At their best, photos taken with the LG G4 camera look spectacular, capturing a level of detail that's only matched by the Galaxy S6. Night shots are well-balanced, and the flash captures plenty of detail without making the subject look over-exposed against a dark background.
Does the LG G4 camera beat the top-dog Galaxy S6 camera? Based on our time with it, it’s not quite there, but we’ll give a more definitive answer when we do a side-by-side comparison of the two. In the meantime, check out our LG G4 camera snaps gallery below.
LG G4 battery
LG was adamant that the 3,000 mAh LG G4 battery was going to more than justify the added bulkiness of the phone. Longer battery life was also a key reason for opting for the six-core Snapdragon 808 chipset rather than the hotter and hungrier eight-core Snapdragon 810.
From our time with the LG G4, its battery power wasn’t all that impressive. Using the phone moderately – making a few phone calls, playing about half an hour’s worth of videos, but cranking the screen up to full brightness – we got just under 18 hours use out of it before it needed a recharge (that included around seven hours of sleep, when the phone wasn't being used).
The majority of battery use was attributed to the notoriously battery-draining Facebook app, immediately followed by the screen. While a screen is expected to be a big battery drain, we think that the QHD resolution and undeniably top-quality display took a bigger-than-expected toll on battery. The Smart Notice feature and the useful native battery monitor help make up for this to some extent – they both let you pick out and close battery-hogging apps.
Contrary to early reports, the LG G4 battery does have Quick Charge 2.0, a built-in feature of the Snapdragon 808 chipset. This means you can charge around 60 percent of the LG G4 battery in just half an hour.
LG G4 technical specifications
|Dimensions:||148.9 x 76.7 x 9.8 mm|
|Battery size:||3000 mAh|
|Screen size:||5.5 in|
|Screen:||2560 x 1440 pixels (534 ppi)|
|Front camera:||8 megapixels|
|Rear camera:||16 megapixels|
|Android version:||5.1 - Lollipop|
|Internal storage:||32 GB|
|Chipset:||Qualcomm Snapdragon 808|
|Number of cores:||6|
|Max. clock speed:||1.8 GHz|
|Connectivity:||HSPA, LTE, NFC, Bluetooth 4.1|
The LG G4 is a fantastic phone, and makes the necessary improvements in performance, camera quality and screen clarity to make it a worthy successor to the LG G3.

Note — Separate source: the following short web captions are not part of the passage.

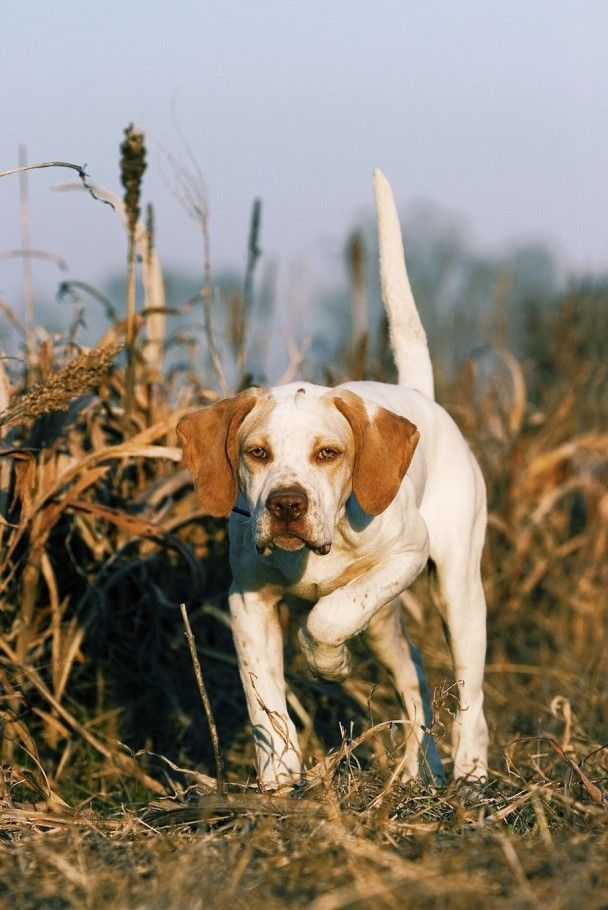 www.Filson.com | Prepping for the Upcoming Hunt: Dog Training and Performance Tips on Filson Life.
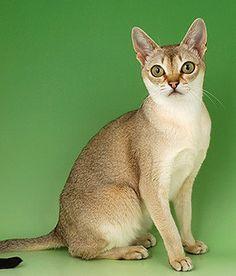 American Curl Cat Singapore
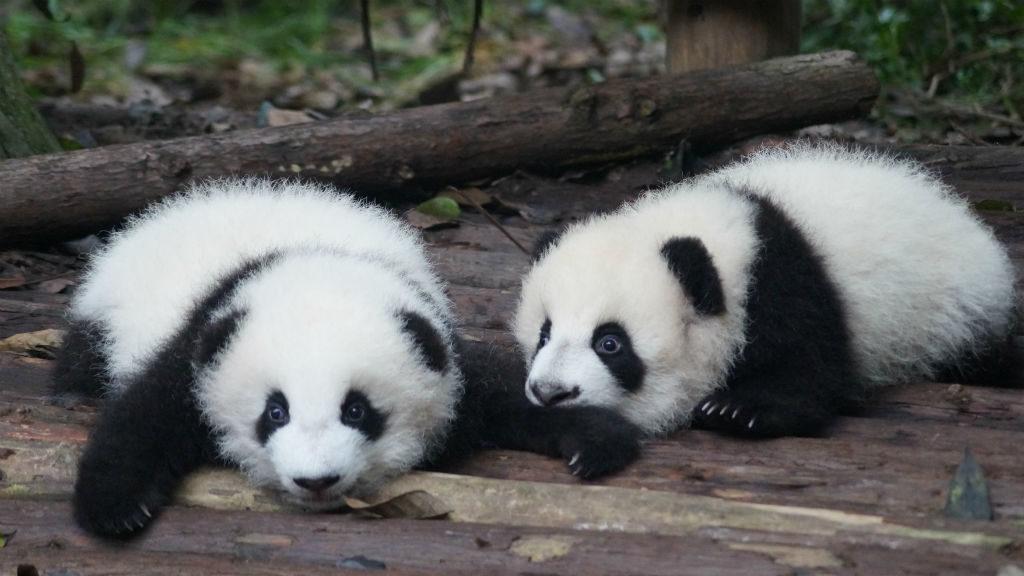 Kisebb csodának is tekinthető a pandabocsok születése, ugyanis a ritka, hogy a pandák tavasszal kölykedznének. Illusztráció: Pascal Müller on Unsplash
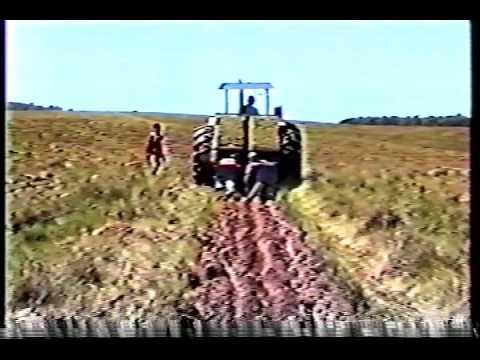 Maquina plantadeira florestal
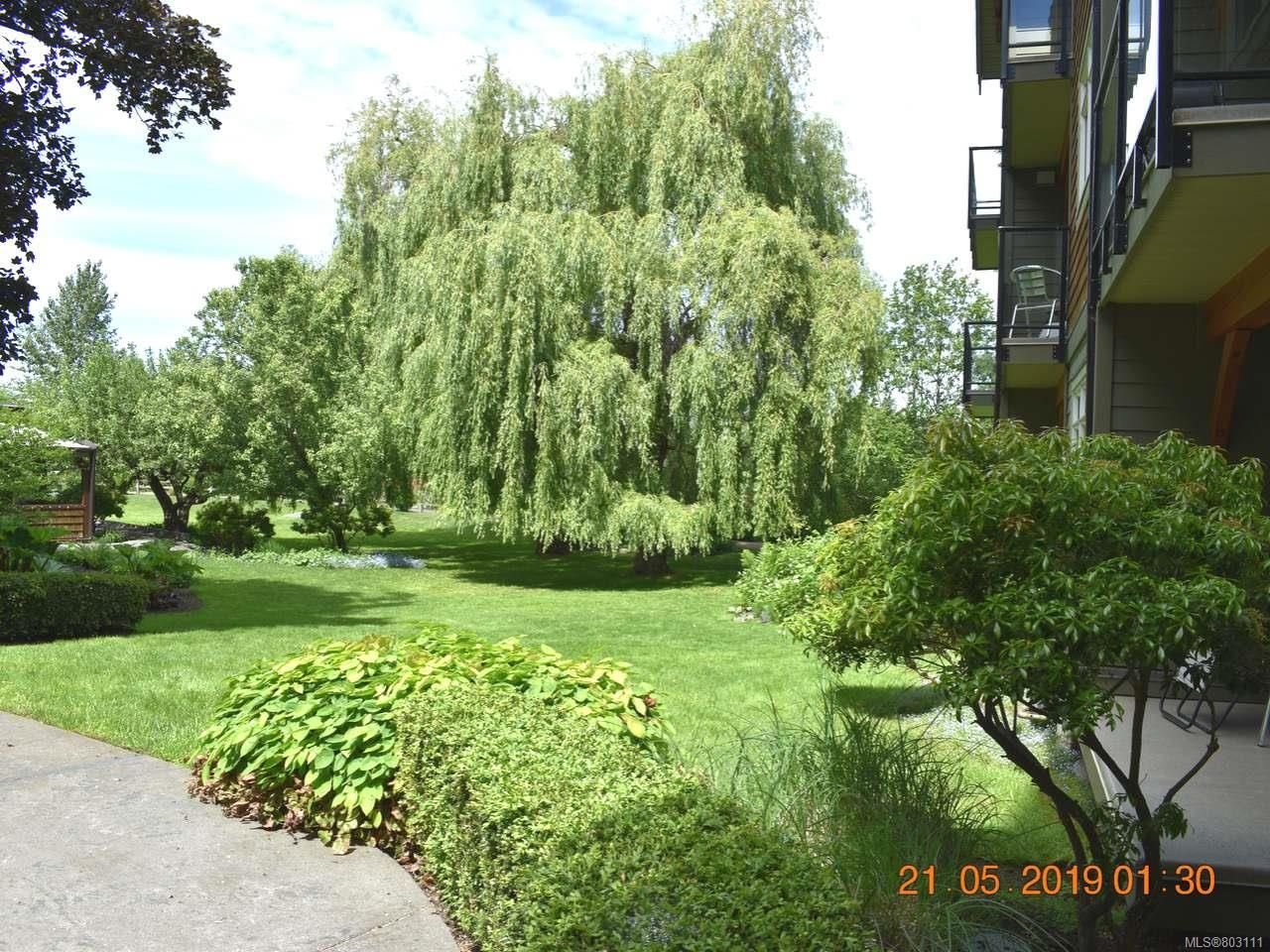 Main Photo: 107 1800 Riverside Lane in COURTENAY: CV Courtenay City Condo for sale (Comox Valley)  : MLS®# 803111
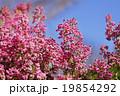 ジャノメエリカ エリカ 花の写真 19854292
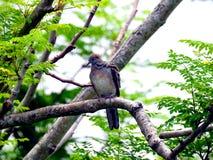 Περιστέρι σε ένα δέντρο στοκ εικόνα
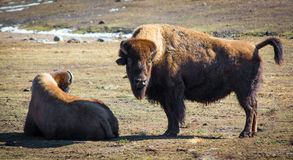 Canadian wood bison relaxing in field during winter day Stock Photo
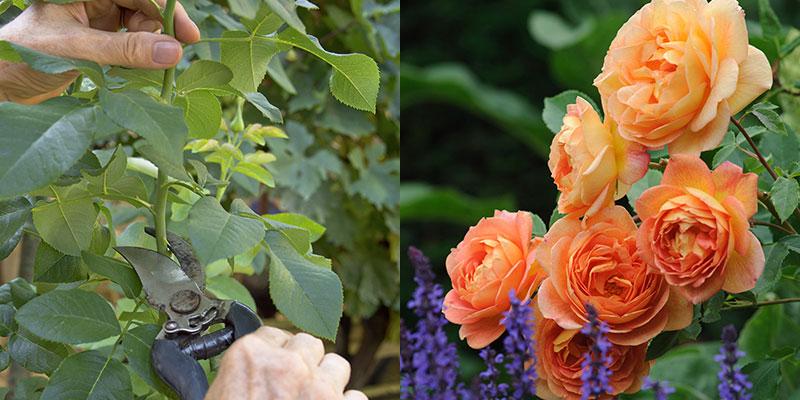 Sticklingsförökning av ros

It’s bigger and bulkier than any other major flagship out there, which may attract some people while putting others off. Even if you are looking for a slightly more svelte top-end phone, you may want to give the LG G4 some consideration on account of its very reasonable asking price.
Is the LG G4 the best smartphone in the world? We think not, but only by the thinnest of margins. Samsung really came good this year with the Galaxy S6 and S6 Edge, and those two phones remain the ones to beat on account of their record-breaking performance, cameras and design. But they'll cost you significantly more than the LG G4.
The LG G4 screen is bold and beautiful and the phone's unique design, particularly the leather version,may well attract Android die-hards who think the Galaxy S6 looks a bit too Apple. It may not feature gizmos galore, but LG’s latest flagship does everything it needs to really well.